詩音のアパートで撮った写真を、奏は自宅のテーブルに広げた。
広げた、というのは正確ではない。スマートフォンの画面を拡大して、一枚一枚確認した。壁三面分。百十二枚。
画面が小さい。紙に起こす必要がある。
コンビニで印刷した。A4。百十二枚。千七百九十二円。今月の翻訳収入から引くと、残りは。考えない。
テーブルに並べた。六畳の机では足りない。床に広げた。布団を畳んで、フローリングの上に紙を並べていく。
詩音の相関図。ラフトの不正融資を起点に、資金の流出先三社、その背後の監査法人、十七社の役員名簿、三つの名前。
奏は自分の資料を横に置いた。封筒の十四枚。防御手順書。桐嶋のリスト七人分のメモ。
二つの情報群を、床の上で物理的に重ねていく。
重なる点を探す。
最初に見つかったのは、監査法人の名前だった。
詩音の相関図にある監査法人、「双葉監査法人」。小さな事務所。従業員六名。
奏の封筒の中にある処理手順書のステップ二、「対象者の銀行口座に説明困難な入金記録を作る」。入金元として使われた法人の一つが、双葉監査法人の顧問先だった。
偶然か。
偶然ではない。
二つ目の重なり。桐嶋のリストの三人目、片桐正之、元信用金庫支店長。片桐が支店長を務めていた信用金庫は、詩音のラフトに融資していた金融機関の一つ。

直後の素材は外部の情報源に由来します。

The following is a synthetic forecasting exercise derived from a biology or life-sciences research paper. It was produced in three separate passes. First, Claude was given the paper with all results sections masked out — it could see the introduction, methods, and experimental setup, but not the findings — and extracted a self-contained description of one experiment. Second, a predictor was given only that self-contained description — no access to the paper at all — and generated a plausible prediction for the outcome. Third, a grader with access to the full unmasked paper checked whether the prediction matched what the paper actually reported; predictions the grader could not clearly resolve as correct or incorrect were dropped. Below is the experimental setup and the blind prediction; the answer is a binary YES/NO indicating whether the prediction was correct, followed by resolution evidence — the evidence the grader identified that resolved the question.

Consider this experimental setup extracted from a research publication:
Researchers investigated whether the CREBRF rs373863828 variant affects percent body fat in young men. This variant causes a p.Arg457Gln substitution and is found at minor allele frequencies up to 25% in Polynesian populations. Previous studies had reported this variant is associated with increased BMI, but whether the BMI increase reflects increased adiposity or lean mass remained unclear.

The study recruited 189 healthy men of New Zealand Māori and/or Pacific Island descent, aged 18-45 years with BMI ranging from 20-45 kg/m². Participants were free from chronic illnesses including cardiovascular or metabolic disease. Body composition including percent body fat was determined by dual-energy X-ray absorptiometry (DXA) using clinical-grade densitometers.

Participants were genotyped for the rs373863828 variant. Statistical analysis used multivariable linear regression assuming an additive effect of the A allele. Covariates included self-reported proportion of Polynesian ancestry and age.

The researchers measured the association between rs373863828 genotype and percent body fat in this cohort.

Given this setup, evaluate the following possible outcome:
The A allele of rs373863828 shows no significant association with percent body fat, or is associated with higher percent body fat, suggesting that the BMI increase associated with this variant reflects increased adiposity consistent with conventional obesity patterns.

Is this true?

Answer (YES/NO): NO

三つ目。詩音の十七社の役員名簿に繰り返し現れる三つの名前のうち、一つが桐嶋のリストの六人目(河野圭介、元建設コンサル)の元勤務先の取締役と同一人物。
三つの重なり。
奏はメモ帳に書いた。青いインク。
「重複点:双葉監査法人(詩音×封筒)、融資経路(片桐×ラフト)、役員名(十七社×河野旧勤務先)」
三つの重なりが示しているのは、詩音が追いかけていたラフトの瓦解と、奏が受け取った封筒の処理手順が、同じ構造の異なる断面であるということ。
同じ組織が、同じ手法で、異なる対象を処理している。
奏は床に座ったまま、百十二枚の紙と十四枚の紙を見つめた。
桐嶋に電話した。三秒の間を置いてから話し始めた。
「三つ重なりました。事実を確認する」
「内容は」
「監査法人、融資経路、役員名。詩音の二年分と、封筒の十四枚と、あなたのリストが、三点で交差しています」
桐嶋が五秒黙った。
「一点なら偶然。二点なら関連。三点なら——」
「構造です」
「構造か」
「はい。見えてきたのは構造の一部です。まだ全体は見えない。でも機構が動くとき、必ず通る経路がある。資金の流し方、法人の使い方、人の消し方に、パターンがある」
「パターンがあるなら、次を予測できる」
「できます。次に処理される人間が誰か、推測できるかもしれない」
桐嶋がまた黙った。三秒。
「黛。一つ聞いていいか」
「何ですか」
「この三つの名前。お前は怖くないのか」
「怖い?」
「名前が見えたということは、向こうからも見える可能性がある。お前が辿り着いたことに気づけば」
「処理される」
「ああ」
奏はメモ帳を見た。青いインクの三行。
「怖くないかと聞かれれば、怖くはないです。怒りが二年前に通り過ぎたように、恐怖も通り過ぎました」
「通り過ぎた」
「残っているのは、構造への関心だけです。見えたものは記録する。記録したものは分析する。分析結果は」
「次に活かす」
「はい」
電話を切った。
床の上の紙を片づけた。百十二枚を封筒に戻し、十四枚を別の封筒に戻した。二つの封筒をクリアファイルに入れて、本棚の奥にしまった。
コーヒーを淹れた。規定量の三分の二。もう三分の二が習慣になっている。
飲みながら、窓の外を見た。湊裏区の夕方。曇り空。
三つの名前。構造の断片。
一つの謎が解けた——詩音の二年間と封筒の十四枚は、同じ構造の異なる面。
一つの謎が生まれた。この構造に気づいた人間を、機構はどう処理するのか。